● **Exercises to complete**:
A. Give again the part of the pathway enrichment methods text that opens with "### Pathway enrichment" and closes with "list of 48 pathways.", switching "tumour" to "sample" each time it occurs.
B. Pick up the pathway enrichment methods text after its last sentence and continue writing it.

● **Supplied text**:
--

A scRNA-seq dataset derived from healthy intestine was accessed from Elmentaite et al.66. scRNA-seq data for colon gut epithelium were downloaded from https://www.gutcellatlas.org and filtered for cells from the colon in ‘Healthy adults’. This left seven donors with a mean of 5,516 cells per donor (range, 1,410–16,828). Expression data were normalized with Seurat v.4.1.0 (ref. 67) and mean expression within each donor was calculated.

The mean and s.d. of each gene’s expression within each donor was calculated. Genes were then filtered and grouped according to the groups identified in Fig. 1a, and plots were produced analogously to Fig. 1b,c.

### Pathway enrichment clustering

Hallmark pathways were downloaded from MSigDB (msigdbr R package v.7.2.1)24 with unrelated pathways (SPERMATOGENSIS, MYOGENESIS and PANCREAS_BETA_CELLS) removed from analysis, and the COMPLEMENT pathway was renamed COMPLEMENT_INNATE_IMMUNE_SYSTEM. Pathways INTESTINAL_STEM_CELL68 and WNT_SIGNALING (http://www.gsea-msigdb.org/gsea/msigdb/geneset_page.jsp?geneSetName=WNT_SIGNALING) were added.

For each multi-region tumour (n = 17), the TPM expression of protein-coding genes converted to entrez gene IDs (n = 18,950) was used as input for single-sample gene set enrichment analysis using the GSVA R package v.1.42.0 (ref. 69). The mean and s.d. of enrichment were then recorded for each tumour. Because KRAS_SIGNALING_DN had average enrichment below zero it was removed from downstream analysis, leading to a final list of 48 pathways.

--

● **Information supplied**:
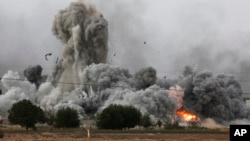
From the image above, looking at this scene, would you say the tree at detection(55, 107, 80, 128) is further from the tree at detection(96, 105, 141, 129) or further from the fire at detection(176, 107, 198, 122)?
the fire at detection(176, 107, 198, 122)

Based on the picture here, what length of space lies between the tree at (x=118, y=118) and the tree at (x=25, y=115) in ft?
53.0

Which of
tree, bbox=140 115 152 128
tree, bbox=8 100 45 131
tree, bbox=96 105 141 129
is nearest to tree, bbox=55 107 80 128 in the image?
Answer: tree, bbox=8 100 45 131

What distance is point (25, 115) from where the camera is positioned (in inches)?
4294

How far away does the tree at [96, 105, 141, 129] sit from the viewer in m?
113

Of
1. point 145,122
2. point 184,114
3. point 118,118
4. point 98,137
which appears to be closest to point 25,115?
point 118,118

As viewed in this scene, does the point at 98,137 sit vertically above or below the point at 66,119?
below

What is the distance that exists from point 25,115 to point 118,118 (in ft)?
78.4

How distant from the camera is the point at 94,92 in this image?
172 metres

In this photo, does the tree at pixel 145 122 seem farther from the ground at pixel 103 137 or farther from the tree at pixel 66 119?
the ground at pixel 103 137

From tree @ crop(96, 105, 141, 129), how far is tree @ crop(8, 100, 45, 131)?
53.0ft

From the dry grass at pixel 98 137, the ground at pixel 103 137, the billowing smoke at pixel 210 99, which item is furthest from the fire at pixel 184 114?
the dry grass at pixel 98 137

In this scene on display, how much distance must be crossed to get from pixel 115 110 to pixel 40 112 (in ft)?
65.2

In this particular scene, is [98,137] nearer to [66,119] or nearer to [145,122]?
[66,119]

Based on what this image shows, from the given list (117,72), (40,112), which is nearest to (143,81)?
(117,72)
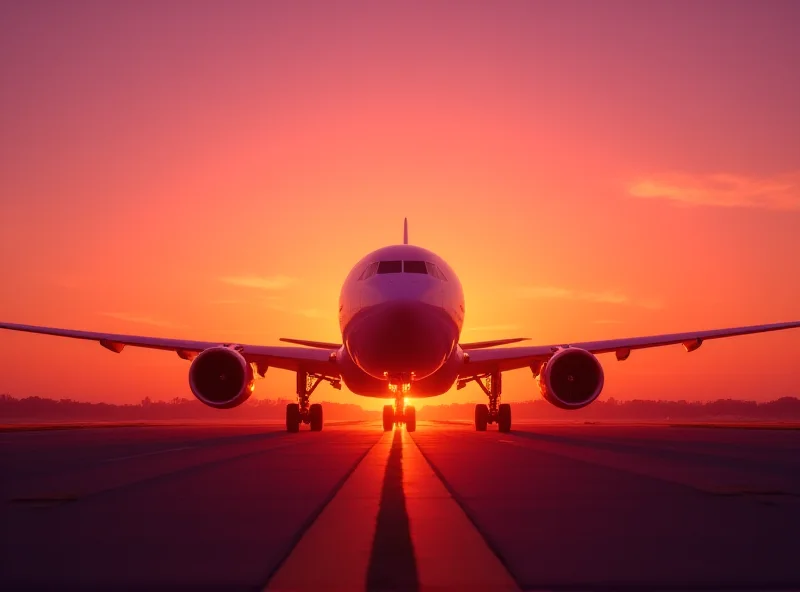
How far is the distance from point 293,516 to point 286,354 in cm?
1790

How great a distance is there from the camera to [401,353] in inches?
726

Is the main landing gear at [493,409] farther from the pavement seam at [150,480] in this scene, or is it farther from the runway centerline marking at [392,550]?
the runway centerline marking at [392,550]

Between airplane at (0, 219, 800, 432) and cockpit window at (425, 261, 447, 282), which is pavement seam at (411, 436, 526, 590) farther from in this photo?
cockpit window at (425, 261, 447, 282)

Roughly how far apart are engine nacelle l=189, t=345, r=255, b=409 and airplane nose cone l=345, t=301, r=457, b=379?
322 cm

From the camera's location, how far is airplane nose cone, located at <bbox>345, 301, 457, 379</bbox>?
18.0 m

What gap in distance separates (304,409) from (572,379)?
28.1 feet

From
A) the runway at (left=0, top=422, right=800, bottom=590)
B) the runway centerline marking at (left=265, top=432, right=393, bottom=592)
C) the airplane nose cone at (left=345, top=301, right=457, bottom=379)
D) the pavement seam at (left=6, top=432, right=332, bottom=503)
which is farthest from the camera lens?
the airplane nose cone at (left=345, top=301, right=457, bottom=379)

--

● **Numbered responses**:
A.
### Pathway enrichment clustering

Hallmark pathways were downloaded from MSigDB (msigdbr R package v.7.2.1)24 with unrelated pathways (SPERMATOGENSIS, MYOGENESIS and PANCREAS_BETA_CELLS) removed from analysis, and the COMPLEMENT pathway was renamed COMPLEMENT_INNATE_IMMUNE_SYSTEM. Pathways INTESTINAL_STEM_CELL68 and WNT_SIGNALING (http://www.gsea-msigdb.org/gsea/msigdb/geneset_page.jsp?geneSetName=WNT_SIGNALING) were added.

For each multi-region sample (n = 17), the TPM expression of protein-coding genes converted to entrez gene IDs (n = 18,950) was used as input for single-sample gene set enrichment analysis using the GSVA R package v.1.42.0 (ref. 69). The mean and s.d. of enrichment were then recorded for each sample. Because KRAS_SIGNALING_DN had average enrichment below zero it was removed from downstream analysis, leading to a final list of 48 pathways.

B.
Analogously to the genic analysis, mean and s.d. of pathway enrichment were jointly used to determine four groups of pathways whereas tumours were clustered and matrices normalized by column as before. Fisher’s exact tests were subsequently performed to determine whether pathway classes25 were significantly enriched/depleted in particular pathway groups.

CMS and CRIS classifications were determined using the CMScaller R package v.2.0.1 (ref. 70). As recommended, raw gene counts were used as input with ‘RNA-seq=TRUE’, meaning that these counts underwent log2 transformation and quantile normalization. CMS and CRIS were predicted using templates provided in the CMScaller package, and samples were assigned to the subtype with the shortest distance. High-accuracy classifications were determined by running 1,000 permutations, where a classification was considered significant if the FDR-adjusted P-value was under 0.05.

### Construction of phylogenetic trees

#### Reconstruction of maximum-parsimony trees

From deep WGS (dWGS) samples, maximum-parsimony trees were reconstructed with the Parsimony Ratchet method71 implemented in the phangorn R package v.2.8.1 (ref. 72). Mutations with an estimated cancer cell fraction above 0.25 were considered to be mutated (state 1) and others to be non-mutated (state 0) in a given sample. The ratchet was run for a minimum of 100 and a maximum of 106 iterations, and terminated after 100 rounds without improvement.

The acctran algorithm72,73,74,75 was used to estimate ancestral character states. From these a set of mutations ($${M}_{e}$$) that were uniquely mutated (that is, state 0 to greater than 1) on each edge $$e$$ of the phylogeny were obtained.

#### Addition of shallow WGS samples to the tree

For anymutation $$i$$ the number of reads supporting the variant $${y}_{i}$$ and the total number of reads covering the locus $${n}_{i}$$ in a shallow WGS (sWGS) sample were obtained from the bam files.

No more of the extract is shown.